A new report on eLearning urges state lawmakers and boards of education to lead education into the 21st century by rethinking education policies, guaranteeing equity for all learners, and delivering high-quality online instruction.

The nearly $7 billion that schools spend each year on technology has resulted in “islands of innovation,” the report says. But the quality of these programs varies widely, and poor and minority students often are excluded.

The study, “Any Time, Any Place, Any Path, Any Pace: Taking the Lead on eLearning Policy,” was released in October by the National Association of the State Boards of Education (NASBE) after a year-long development process.

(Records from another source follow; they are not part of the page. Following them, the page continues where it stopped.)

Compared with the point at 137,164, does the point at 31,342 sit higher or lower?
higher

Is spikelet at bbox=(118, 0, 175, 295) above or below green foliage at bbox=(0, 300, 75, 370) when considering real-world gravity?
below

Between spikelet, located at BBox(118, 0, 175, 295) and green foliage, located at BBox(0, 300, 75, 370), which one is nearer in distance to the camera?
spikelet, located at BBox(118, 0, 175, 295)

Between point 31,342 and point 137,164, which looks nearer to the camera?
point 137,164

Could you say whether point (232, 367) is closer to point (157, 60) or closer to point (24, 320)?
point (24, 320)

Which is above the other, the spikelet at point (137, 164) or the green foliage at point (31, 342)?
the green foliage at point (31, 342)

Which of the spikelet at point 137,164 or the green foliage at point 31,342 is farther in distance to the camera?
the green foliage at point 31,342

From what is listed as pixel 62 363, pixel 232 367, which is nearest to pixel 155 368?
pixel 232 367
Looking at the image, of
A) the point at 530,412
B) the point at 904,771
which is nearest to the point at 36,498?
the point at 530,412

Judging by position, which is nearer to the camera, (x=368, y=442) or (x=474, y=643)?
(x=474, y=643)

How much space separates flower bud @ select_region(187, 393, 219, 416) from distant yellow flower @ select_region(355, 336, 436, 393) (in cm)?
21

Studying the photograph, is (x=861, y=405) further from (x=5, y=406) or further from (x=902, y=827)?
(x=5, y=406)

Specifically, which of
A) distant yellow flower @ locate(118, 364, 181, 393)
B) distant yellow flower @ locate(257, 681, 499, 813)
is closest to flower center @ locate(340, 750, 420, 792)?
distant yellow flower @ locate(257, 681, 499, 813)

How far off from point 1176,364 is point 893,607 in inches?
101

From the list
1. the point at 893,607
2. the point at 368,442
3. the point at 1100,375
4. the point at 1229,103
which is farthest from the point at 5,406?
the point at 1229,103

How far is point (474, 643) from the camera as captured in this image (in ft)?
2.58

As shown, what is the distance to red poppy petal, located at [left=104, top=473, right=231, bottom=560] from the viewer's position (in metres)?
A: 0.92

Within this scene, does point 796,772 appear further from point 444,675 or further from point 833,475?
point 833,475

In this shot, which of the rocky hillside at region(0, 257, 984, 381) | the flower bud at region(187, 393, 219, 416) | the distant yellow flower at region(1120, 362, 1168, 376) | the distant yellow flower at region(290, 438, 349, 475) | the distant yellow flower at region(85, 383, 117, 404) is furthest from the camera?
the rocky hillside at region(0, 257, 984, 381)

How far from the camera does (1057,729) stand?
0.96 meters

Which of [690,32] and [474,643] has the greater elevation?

Twenty state board members representing 16 states studied literature, heard presentations, and participated in group discussions to produce this 54-page report intended as a policy handbook for decision makers.

“The report is an outline or blueprint for other members as they decide policy in their own states,” said David Griffith, director of public affairs at NASBE. “Our focus is directed toward state policy level, but we have found our reports are also applicable at the local level.”

According to NASBE’s report, preliminary research shows that eLearning has had a positive impact on student achievement, but much more needs to be done.

“State education policy makers should … take the lead and move decisively to assure that eLearning spreads rapidly and equitably, is used well, and strengthens the public education system,” it says.

The report urges state policy makers to:

• Revise what should be stressed in academic standards;

• Develop and implement computer-based assessment systems;

• Revise all policies that inhibit eLearning;

• Empower families with educational choices; and

• Enact policies that allow for collaboration among states.

According to the report, a state’s method of assessment should reflect its method of instruction. If technology is used in instruction, it should also be used for testing.

“The cost of developing new state assessments is significant, [but] once they are up and running, a state will almost certainly save a considerable amount of money in staff time, printing, warehousing, and shipping costs” by implementing online assessments, the report says. Oregon paid nearly $600,000 a year for its online testing program, and Virginia paid more then $2 million on a demonstration program in nine high schools.

With an electronic assessment system, Florida is able to track students’ progress from year to year, and Texas can track migrant students as they move from school to school.

In addition, the report says, state school boards should lead the effort in ensuring equity to all learners, regardless of their location, background, or disability, by:

• Establishing well-prepared, well-supported teachers who are equitably deployed;

• Providing access to hardware, software, and fast internet connections at school;

• Offering after-school access to eLearning opportunities; and

• Supplying assistive technologies to special-needs students.

North Carolina was one of the first states to implement technology standards for teachers, through a program called the Technology Competencies for Educators. Connecticut, Georgia, North Carolina, and Virginia also have technology components in their recertification requirements but—to date—34 states do not.

Lastly, the report recommends that state boards regulate the quality of eLearning instruction by:

• Establishing policies and procedures for students taking credits online;

• Determining ways to provide a wide range of eLearning resources; and

• Revisiting policies that govern internet use and protect student privacy.

Paying for the development of online courses is a big issue for state school boards, because development costs can be quite high. The Illinois Virtual High School devised an economical solution by requiring each school to contribute online courses and instruction in proportion to the number of its students enrolled in the state’s virtual school.

The Milken Family Foundation, Lightspan Inc., and NetSchools Corp. sponsored the report, which can be downloaded from NASBE’s web site.